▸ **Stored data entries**
*** Begin section ***

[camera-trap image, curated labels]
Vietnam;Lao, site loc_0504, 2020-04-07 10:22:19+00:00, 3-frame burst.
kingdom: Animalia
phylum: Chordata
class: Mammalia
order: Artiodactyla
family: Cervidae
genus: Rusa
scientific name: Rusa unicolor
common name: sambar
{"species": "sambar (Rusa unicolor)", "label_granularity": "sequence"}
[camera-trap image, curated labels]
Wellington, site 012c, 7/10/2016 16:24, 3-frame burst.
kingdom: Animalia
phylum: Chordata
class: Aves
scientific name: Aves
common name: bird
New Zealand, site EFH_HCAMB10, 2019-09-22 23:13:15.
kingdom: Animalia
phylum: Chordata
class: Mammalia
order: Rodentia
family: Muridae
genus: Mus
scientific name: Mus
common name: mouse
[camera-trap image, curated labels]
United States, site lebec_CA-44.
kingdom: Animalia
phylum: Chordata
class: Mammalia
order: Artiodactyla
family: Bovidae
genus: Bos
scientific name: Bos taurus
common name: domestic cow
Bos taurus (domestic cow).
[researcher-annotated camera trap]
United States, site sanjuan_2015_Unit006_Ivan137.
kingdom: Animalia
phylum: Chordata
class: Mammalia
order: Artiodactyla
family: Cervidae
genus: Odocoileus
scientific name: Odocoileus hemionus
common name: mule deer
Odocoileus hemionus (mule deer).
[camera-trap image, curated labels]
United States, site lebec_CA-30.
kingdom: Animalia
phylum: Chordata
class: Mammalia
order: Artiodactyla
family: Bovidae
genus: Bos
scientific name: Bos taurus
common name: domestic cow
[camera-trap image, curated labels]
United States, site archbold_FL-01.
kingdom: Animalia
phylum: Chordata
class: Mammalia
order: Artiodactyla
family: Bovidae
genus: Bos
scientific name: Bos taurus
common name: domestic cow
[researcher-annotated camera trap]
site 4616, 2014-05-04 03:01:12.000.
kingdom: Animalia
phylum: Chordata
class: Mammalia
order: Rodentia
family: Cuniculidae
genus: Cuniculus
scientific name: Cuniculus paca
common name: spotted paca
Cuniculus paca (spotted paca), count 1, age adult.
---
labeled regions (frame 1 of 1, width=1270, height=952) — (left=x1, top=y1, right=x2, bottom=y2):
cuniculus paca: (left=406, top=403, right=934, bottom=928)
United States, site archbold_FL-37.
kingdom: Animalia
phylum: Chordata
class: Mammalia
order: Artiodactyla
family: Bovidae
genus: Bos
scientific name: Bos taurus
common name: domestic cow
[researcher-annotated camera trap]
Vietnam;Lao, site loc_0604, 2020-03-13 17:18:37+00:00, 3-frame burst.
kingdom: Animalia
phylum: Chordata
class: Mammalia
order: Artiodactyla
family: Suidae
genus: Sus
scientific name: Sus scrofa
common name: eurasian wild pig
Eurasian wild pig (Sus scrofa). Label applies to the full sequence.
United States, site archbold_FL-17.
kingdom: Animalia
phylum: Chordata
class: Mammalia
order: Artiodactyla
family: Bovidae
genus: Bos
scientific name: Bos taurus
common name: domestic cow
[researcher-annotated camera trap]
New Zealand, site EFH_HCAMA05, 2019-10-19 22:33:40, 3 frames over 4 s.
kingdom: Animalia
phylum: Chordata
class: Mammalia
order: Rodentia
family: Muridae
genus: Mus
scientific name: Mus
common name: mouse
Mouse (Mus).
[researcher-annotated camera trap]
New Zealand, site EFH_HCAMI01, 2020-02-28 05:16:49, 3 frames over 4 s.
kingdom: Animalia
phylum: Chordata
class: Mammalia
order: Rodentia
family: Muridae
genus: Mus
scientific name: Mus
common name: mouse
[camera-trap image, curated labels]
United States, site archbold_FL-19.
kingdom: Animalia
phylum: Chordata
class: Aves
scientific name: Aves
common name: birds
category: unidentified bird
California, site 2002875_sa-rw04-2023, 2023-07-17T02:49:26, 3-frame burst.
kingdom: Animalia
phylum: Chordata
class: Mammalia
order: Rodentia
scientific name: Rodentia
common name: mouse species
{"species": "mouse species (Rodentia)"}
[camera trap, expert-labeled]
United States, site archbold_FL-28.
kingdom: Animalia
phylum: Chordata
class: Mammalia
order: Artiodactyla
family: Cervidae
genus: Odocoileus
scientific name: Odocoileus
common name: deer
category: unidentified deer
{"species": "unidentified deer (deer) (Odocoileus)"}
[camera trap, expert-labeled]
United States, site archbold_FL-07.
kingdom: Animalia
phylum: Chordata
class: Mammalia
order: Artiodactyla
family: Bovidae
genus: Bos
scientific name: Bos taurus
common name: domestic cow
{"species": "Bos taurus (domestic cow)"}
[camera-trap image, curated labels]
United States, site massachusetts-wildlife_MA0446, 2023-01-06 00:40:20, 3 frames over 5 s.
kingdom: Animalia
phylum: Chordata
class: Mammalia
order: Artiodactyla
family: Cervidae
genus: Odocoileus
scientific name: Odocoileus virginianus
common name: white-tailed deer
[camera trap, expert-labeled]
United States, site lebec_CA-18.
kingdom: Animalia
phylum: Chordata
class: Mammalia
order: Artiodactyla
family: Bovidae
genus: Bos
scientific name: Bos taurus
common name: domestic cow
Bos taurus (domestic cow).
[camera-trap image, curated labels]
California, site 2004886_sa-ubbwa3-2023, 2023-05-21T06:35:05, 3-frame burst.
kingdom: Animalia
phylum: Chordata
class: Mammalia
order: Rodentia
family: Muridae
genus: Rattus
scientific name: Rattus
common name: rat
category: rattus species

*** End section ***

▸ **What to work on**
Each record must be reproduced exactly. Keep every one.

▸ **Output of the exercise**
[camera-trap image, curated labels]
Vietnam;Lao, site loc_0504, 2020-04-07 10:22:19+00:00, 3-frame burst.
kingdom: Animalia
phylum: Chordata
class: Mammalia
order: Artiodactyla
family: Cervidae
genus: Rusa
scientific name: Rusa unicolor
common name: sambar
{"species": "sambar (Rusa unicolor)", "label_granularity": "sequence"}
[camera-trap image, curated labels]
Wellington, site 012c, 7/10/2016 16:24, 3-frame burst.
kingdom: Animalia
phylum: Chordata
class: Aves
scientific name: Aves
common name: bird
New Zealand, site EFH_HCAMB10, 2019-09-22 23:13:15.
kingdom: Animalia
phylum: Chordata
class: Mammalia
order: Rodentia
family: Muridae
genus: Mus
scientific name: Mus
common name: mouse
[camera-trap image, curated labels]
United States, site lebec_CA-44.
kingdom: Animalia
phylum: Chordata
class: Mammalia
order: Artiodactyla
family: Bovidae
genus: Bos
scientific name: Bos taurus
common name: domestic cow
Bos taurus (domestic cow).
[researcher-annotated camera trap]
United States, site sanjuan_2015_Unit006_Ivan137.
kingdom: Animalia
phylum: Chordata
class: Mammalia
order: Artiodactyla
family: Cervidae
genus: Odocoileus
scientific name: Odocoileus hemionus
common name: mule deer
Odocoileus hemionus (mule deer).
[camera-trap image, curated labels]
United States, site lebec_CA-30.
kingdom: Animalia
phylum: Chordata
class: Mammalia
order: Artiodactyla
family: Bovidae
genus: Bos
scientific name: Bos taurus
common name: domestic cow
[camera-trap image, curated labels]
United States, site archbold_FL-01.
kingdom: Animalia
phylum: Chordata
class: Mammalia
order: Artiodactyla
family: Bovidae
genus: Bos
scientific name: Bos taurus
common name: domestic cow
[researcher-annotated camera trap]
site 4616, 2014-05-04 03:01:12.000.
kingdom: Animalia
phylum: Chordata
class: Mammalia
order: Rodentia
family: Cuniculidae
genus: Cuniculus
scientific name: Cuniculus paca
common name: spotted paca
Cuniculus paca (spotted paca), count 1, age adult.
---
labeled regions (frame 1 of 1, width=1270, height=952) — (left=x1, top=y1, right=x2, bottom=y2):
cuniculus paca: (left=406, top=403, right=934, bottom=928)
United States, site archbold_FL-37.
kingdom: Animalia
phylum: Chordata
class: Mammalia
order: Artiodactyla
family: Bovidae
genus: Bos
scientific name: Bos taurus
common name: domestic cow
[researcher-annotated camera trap]
Vietnam;Lao, site loc_0604, 2020-03-13 17:18:37+00:00, 3-frame burst.
kingdom: Animalia
phylum: Chordata
class: Mammalia
order: Artiodactyla
family: Suidae
genus: Sus
scientific name: Sus scrofa
common name: eurasian wild pig
Eurasian wild pig (Sus scrofa). Label applies to the full sequence.
United States, site archbold_FL-17.
kingdom: Animalia
phylum: Chordata
class: Mammalia
order: Artiodactyla
family: Bovidae
genus: Bos
scientific name: Bos taurus
common name: domestic cow
[researcher-annotated camera trap]
New Zealand, site EFH_HCAMA05, 2019-10-19 22:33:40, 3 frames over 4 s.
kingdom: Animalia
phylum: Chordata
class: Mammalia
order: Rodentia
family: Muridae
genus: Mus
scientific name: Mus
common name: mouse
Mouse (Mus).
[researcher-annotated camera trap]
New Zealand, site EFH_HCAMI01, 2020-02-28 05:16:49, 3 frames over 4 s.
kingdom: Animalia
phylum: Chordata
class: Mammalia
order: Rodentia
family: Muridae
genus: Mus
scientific name: Mus
common name: mouse
[camera-trap image, curated labels]
United States, site archbold_FL-19.
kingdom: Animalia
phylum: Chordata
class: Aves
scientific name: Aves
common name: birds
category: unidentified bird
California, site 2002875_sa-rw04-2023, 2023-07-17T02:49:26, 3-frame burst.
kingdom: Animalia
phylum: Chordata
class: Mammalia
order: Rodentia
scientific name: Rodentia
common name: mouse species
{"species": "mouse species (Rodentia)"}
[camera trap, expert-labeled]
United States, site archbold_FL-28.
kingdom: Animalia
phylum: Chordata
class: Mammalia
order: Artiodactyla
family: Cervidae
genus: Odocoileus
scientific name: Odocoileus
common name: deer
category: unidentified deer
{"species": "unidentified deer (deer) (Odocoileus)"}
[camera trap, expert-labeled]
United States, site archbold_FL-07.
kingdom: Animalia
phylum: Chordata
class: Mammalia
order: Artiodactyla
family: Bovidae
genus: Bos
scientific name: Bos taurus
common name: domestic cow
{"species": "Bos taurus (domestic cow)"}
[camera-trap image, curated labels]
United States, site massachusetts-wildlife_MA0446, 2023-01-06 00:40:20, 3 frames over 5 s.
kingdom: Animalia
phylum: Chordata
class: Mammalia
order: Artiodactyla
family: Cervidae
genus: Odocoileus
scientific name: Odocoileus virginianus
common name: white-tailed deer
[camera trap, expert-labeled]
United States, site lebec_CA-18.
kingdom: Animalia
phylum: Chordata
class: Mammalia
order: Artiodactyla
family: Bovidae
genus: Bos
scientific name: Bos taurus
common name: domestic cow
Bos taurus (domestic cow).
[camera-trap image, curated labels]
California, site 2004886_sa-ubbwa3-2023, 2023-05-21T06:35:05, 3-frame burst.
kingdom: Animalia
phylum: Chordata
class: Mammalia
order: Rodentia
family: Muridae
genus: Rattus
scientific name: Rattus
common name: rat
category: rattus species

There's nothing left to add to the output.